- The data -
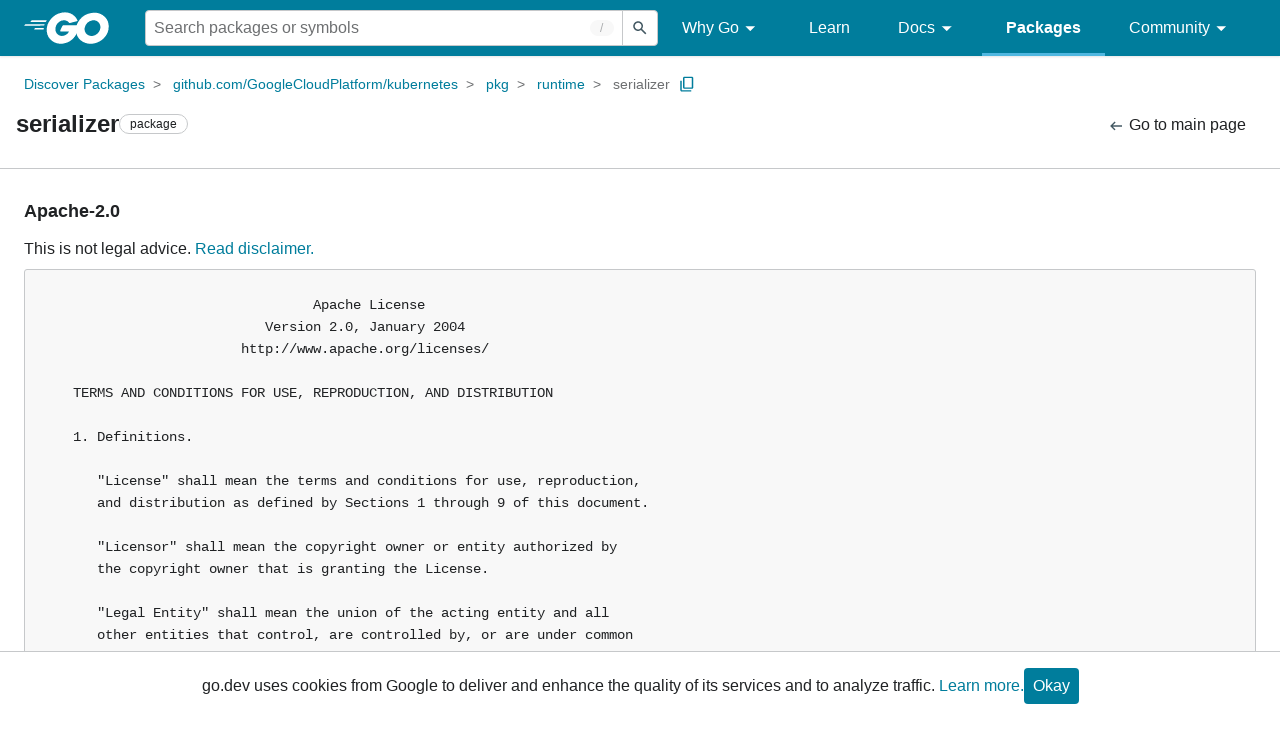

--- FILE ---
content_type: text/css; charset=utf-8
request_url: https://pkg.go.dev/static/frontend/unit/licenses/licenses.min.css?version=prod-frontend-00131-25b
body_size: -273
content:
/*!
 * Copyright 2021 The Go Authors. All rights reserved.
 * Use of this source code is governed by a BSD-style
 * license that can be found in the LICENSE file.
 */
.License{margin-bottom:1rem}.License>h2{margin-bottom:1rem}.License>p{margin-bottom:.5rem}.License-contents{border:var(--border);border-radius:.1875rem;font-size:.875rem;line-height:1.375rem;margin:0;overflow-x:auto;padding:1.5rem;tab-size:4}.License-source{font-size:.875rem;padding-top:.5rem}.Disclaimer-link{font-style:italic}
/*!
 * Copyright 2021 The Go Authors. All rights reserved.
 * Use of this source code is governed by a BSD-style
 * license that can be found in the LICENSE file.
 */
/*# sourceMappingURL=licenses.min.css.map */
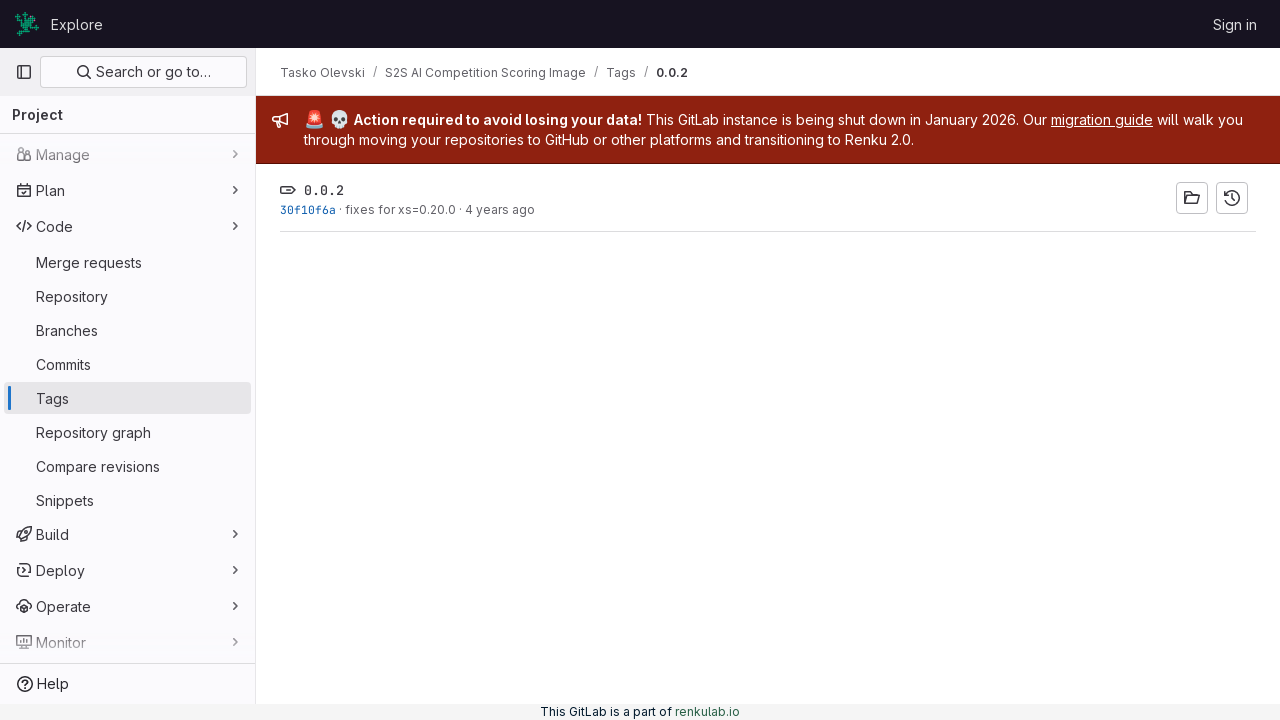

--- FILE ---
content_type: text/javascript; charset=utf-8
request_url: https://gitlab.renkulab.io/assets/webpack/pages.projects.tags.show.9b863ba0.chunk.js
body_size: 144
content:
(this.webpackJsonp=this.webpackJsonp||[]).push([[800],{326:function(t,n,s){s("HVBj"),s("gjpc"),t.exports=s("EQnY")},EQnY:function(t,n,s){"use strict";s.r(n);var c=s("LMtk");Object(c.a)()}},[[326,1,0,2,220]]]);
//# sourceMappingURL=pages.projects.tags.show.9b863ba0.chunk.js.map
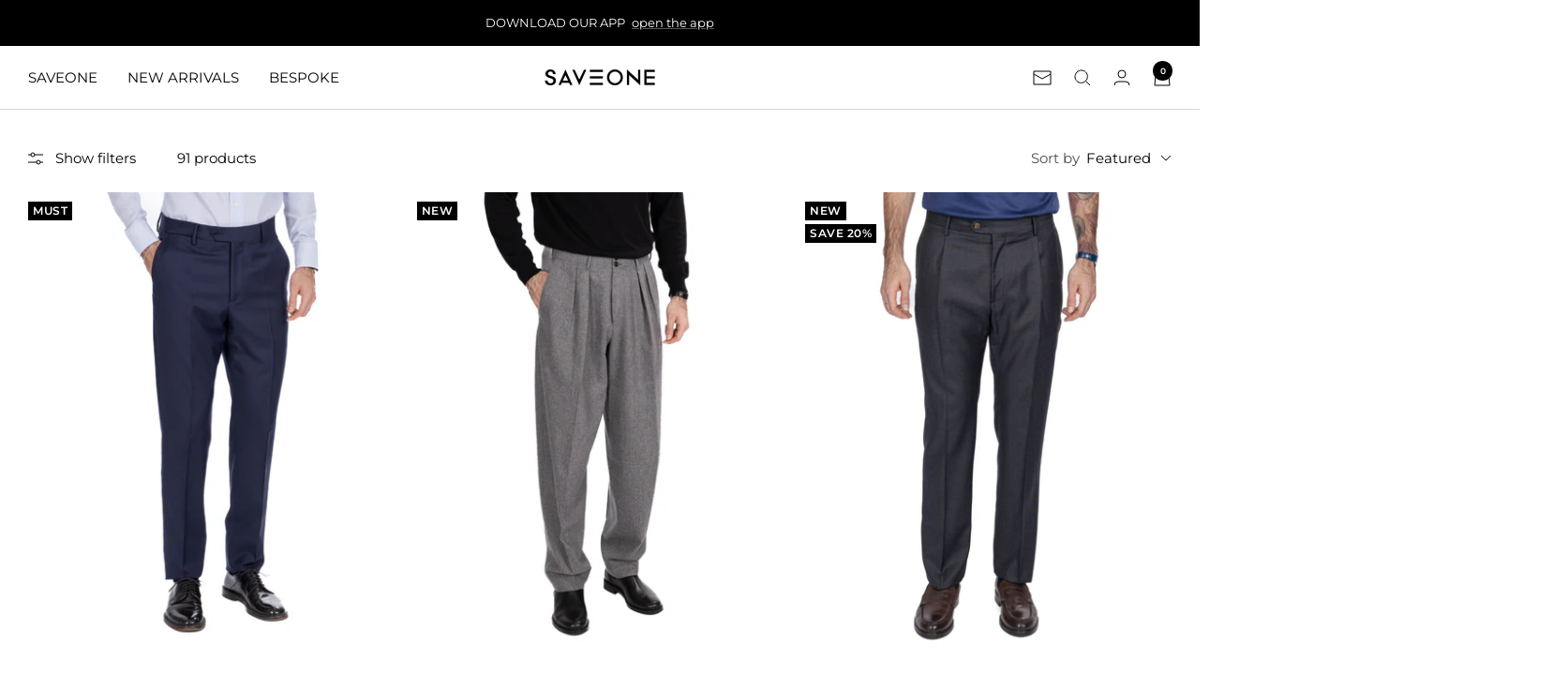

--- FILE ---
content_type: text/javascript
request_url: https://saveone.us/cdn/shop/t/142/assets/custom.js?v=167639537848865775061763551925
body_size: -518
content:
//# sourceMappingURL=/cdn/shop/t/142/assets/custom.js.map?v=167639537848865775061763551925


--- FILE ---
content_type: application/javascript
request_url: https://ecommplugins-trustboxsettings.trustpilot.com/save-one-shop.myshopify.com.js?settings=1682509433714&shop=save-one-shop.myshopify.com
body_size: 222
content:
const trustpilot_trustbox_settings = {"trustboxes":[],"activeTrustbox":0,"pageUrls":{"landing":"https://save-one-shop.myshopify.com","category":"https://save-one-shop.myshopify.com/collections/christmas-2021","product":"https://save-one-shop.myshopify.com/products/aaron-t-shirt-avorio-oversize"}};
dispatchEvent(new CustomEvent('trustpilotTrustboxSettingsLoaded'));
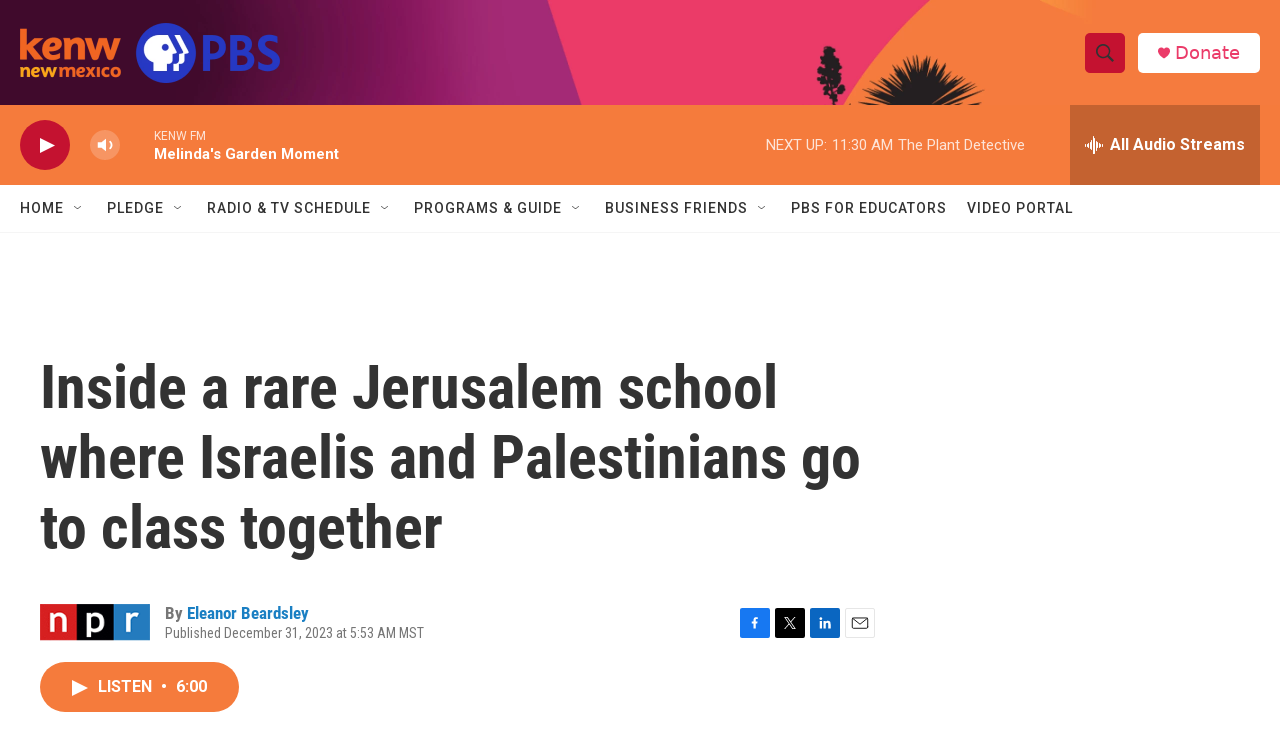

--- FILE ---
content_type: text/html; charset=utf-8
request_url: https://www.google.com/recaptcha/api2/aframe
body_size: 265
content:
<!DOCTYPE HTML><html><head><meta http-equiv="content-type" content="text/html; charset=UTF-8"></head><body><script nonce="hckT7LL1Jycpu4b0lAMTAA">/** Anti-fraud and anti-abuse applications only. See google.com/recaptcha */ try{var clients={'sodar':'https://pagead2.googlesyndication.com/pagead/sodar?'};window.addEventListener("message",function(a){try{if(a.source===window.parent){var b=JSON.parse(a.data);var c=clients[b['id']];if(c){var d=document.createElement('img');d.src=c+b['params']+'&rc='+(localStorage.getItem("rc::a")?sessionStorage.getItem("rc::b"):"");window.document.body.appendChild(d);sessionStorage.setItem("rc::e",parseInt(sessionStorage.getItem("rc::e")||0)+1);localStorage.setItem("rc::h",'1768847375759');}}}catch(b){}});window.parent.postMessage("_grecaptcha_ready", "*");}catch(b){}</script></body></html>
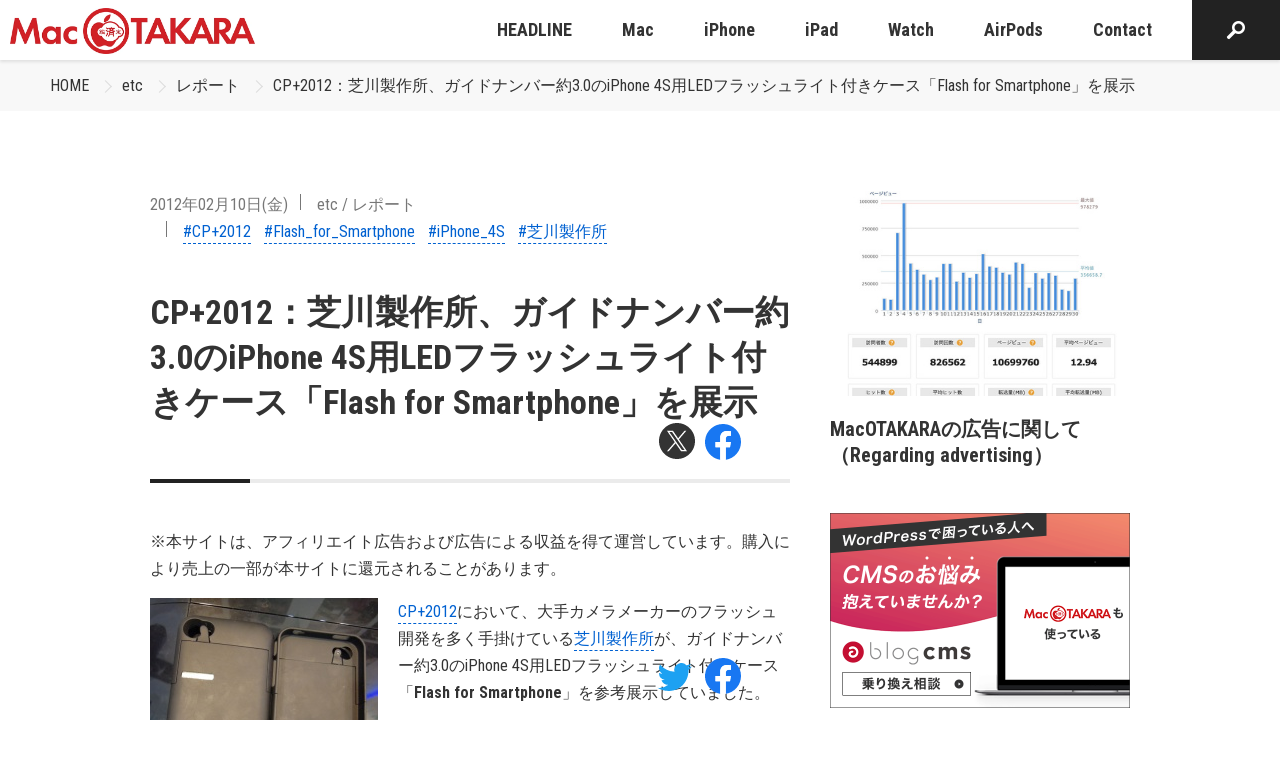

--- FILE ---
content_type: text/html; charset=utf-8
request_url: https://www.google.com/recaptcha/api2/aframe
body_size: 266
content:
<!DOCTYPE HTML><html><head><meta http-equiv="content-type" content="text/html; charset=UTF-8"></head><body><script nonce="skon-oSktWJ0u1z3Omup7Q">/** Anti-fraud and anti-abuse applications only. See google.com/recaptcha */ try{var clients={'sodar':'https://pagead2.googlesyndication.com/pagead/sodar?'};window.addEventListener("message",function(a){try{if(a.source===window.parent){var b=JSON.parse(a.data);var c=clients[b['id']];if(c){var d=document.createElement('img');d.src=c+b['params']+'&rc='+(localStorage.getItem("rc::a")?sessionStorage.getItem("rc::b"):"");window.document.body.appendChild(d);sessionStorage.setItem("rc::e",parseInt(sessionStorage.getItem("rc::e")||0)+1);localStorage.setItem("rc::h",'1769204059948');}}}catch(b){}});window.parent.postMessage("_grecaptcha_ready", "*");}catch(b){}</script></body></html>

- Exercise -
Word for word, restate the records above and drop the pictures.

- Task answer -
--- FILE ---
content_type: text/css; charset=utf-8
request_url: https://pkg.go.dev/static/frontend/unit/licenses/licenses.min.css?version=prod-frontend-00131-25b
body_size: -273
content:
/*!
 * Copyright 2021 The Go Authors. All rights reserved.
 * Use of this source code is governed by a BSD-style
 * license that can be found in the LICENSE file.
 */
.License{margin-bottom:1rem}.License>h2{margin-bottom:1rem}.License>p{margin-bottom:.5rem}.License-contents{border:var(--border);border-radius:.1875rem;font-size:.875rem;line-height:1.375rem;margin:0;overflow-x:auto;padding:1.5rem;tab-size:4}.License-source{font-size:.875rem;padding-top:.5rem}.Disclaimer-link{font-style:italic}
/*!
 * Copyright 2021 The Go Authors. All rights reserved.
 * Use of this source code is governed by a BSD-style
 * license that can be found in the LICENSE file.
 */
/*# sourceMappingURL=licenses.min.css.map */

--- FILE ---
content_type: text/javascript; charset=utf-8
request_url: https://gitlab.renkulab.io/assets/webpack/pages.projects.tags.show.9b863ba0.chunk.js
body_size: 144
content:
(this.webpackJsonp=this.webpackJsonp||[]).push([[800],{326:function(t,n,s){s("HVBj"),s("gjpc"),t.exports=s("EQnY")},EQnY:function(t,n,s){"use strict";s.r(n);var c=s("LMtk");Object(c.a)()}},[[326,1,0,2,220]]]);
//# sourceMappingURL=pages.projects.tags.show.9b863ba0.chunk.js.map

--- FILE ---
content_type: text/javascript
request_url: https://saveone.us/cdn/shop/t/142/assets/custom.js?v=167639537848865775061763551925
body_size: -518
content:
//# sourceMappingURL=/cdn/shop/t/142/assets/custom.js.map?v=167639537848865775061763551925


--- FILE ---
content_type: application/javascript
request_url: https://ecommplugins-trustboxsettings.trustpilot.com/save-one-shop.myshopify.com.js?settings=1682509433714&shop=save-one-shop.myshopify.com
body_size: 222
content:
const trustpilot_trustbox_settings = {"trustboxes":[],"activeTrustbox":0,"pageUrls":{"landing":"https://save-one-shop.myshopify.com","category":"https://save-one-shop.myshopify.com/collections/christmas-2021","product":"https://save-one-shop.myshopify.com/products/aaron-t-shirt-avorio-oversize"}};
dispatchEvent(new CustomEvent('trustpilotTrustboxSettingsLoaded'));

--- FILE ---
content_type: text/html; charset=utf-8
request_url: https://www.google.com/recaptcha/api2/aframe
body_size: 265
content:
<!DOCTYPE HTML><html><head><meta http-equiv="content-type" content="text/html; charset=UTF-8"></head><body><script nonce="hckT7LL1Jycpu4b0lAMTAA">/** Anti-fraud and anti-abuse applications only. See google.com/recaptcha */ try{var clients={'sodar':'https://pagead2.googlesyndication.com/pagead/sodar?'};window.addEventListener("message",function(a){try{if(a.source===window.parent){var b=JSON.parse(a.data);var c=clients[b['id']];if(c){var d=document.createElement('img');d.src=c+b['params']+'&rc='+(localStorage.getItem("rc::a")?sessionStorage.getItem("rc::b"):"");window.document.body.appendChild(d);sessionStorage.setItem("rc::e",parseInt(sessionStorage.getItem("rc::e")||0)+1);localStorage.setItem("rc::h",'1768847375759');}}}catch(b){}});window.parent.postMessage("_grecaptcha_ready", "*");}catch(b){}</script></body></html>

--- FILE ---
content_type: text/html; charset=utf-8
request_url: https://www.google.com/recaptcha/api2/aframe
body_size: 266
content:
<!DOCTYPE HTML><html><head><meta http-equiv="content-type" content="text/html; charset=UTF-8"></head><body><script nonce="skon-oSktWJ0u1z3Omup7Q">/** Anti-fraud and anti-abuse applications only. See google.com/recaptcha */ try{var clients={'sodar':'https://pagead2.googlesyndication.com/pagead/sodar?'};window.addEventListener("message",function(a){try{if(a.source===window.parent){var b=JSON.parse(a.data);var c=clients[b['id']];if(c){var d=document.createElement('img');d.src=c+b['params']+'&rc='+(localStorage.getItem("rc::a")?sessionStorage.getItem("rc::b"):"");window.document.body.appendChild(d);sessionStorage.setItem("rc::e",parseInt(sessionStorage.getItem("rc::e")||0)+1);localStorage.setItem("rc::h",'1769204059948');}}}catch(b){}});window.parent.postMessage("_grecaptcha_ready", "*");}catch(b){}</script></body></html>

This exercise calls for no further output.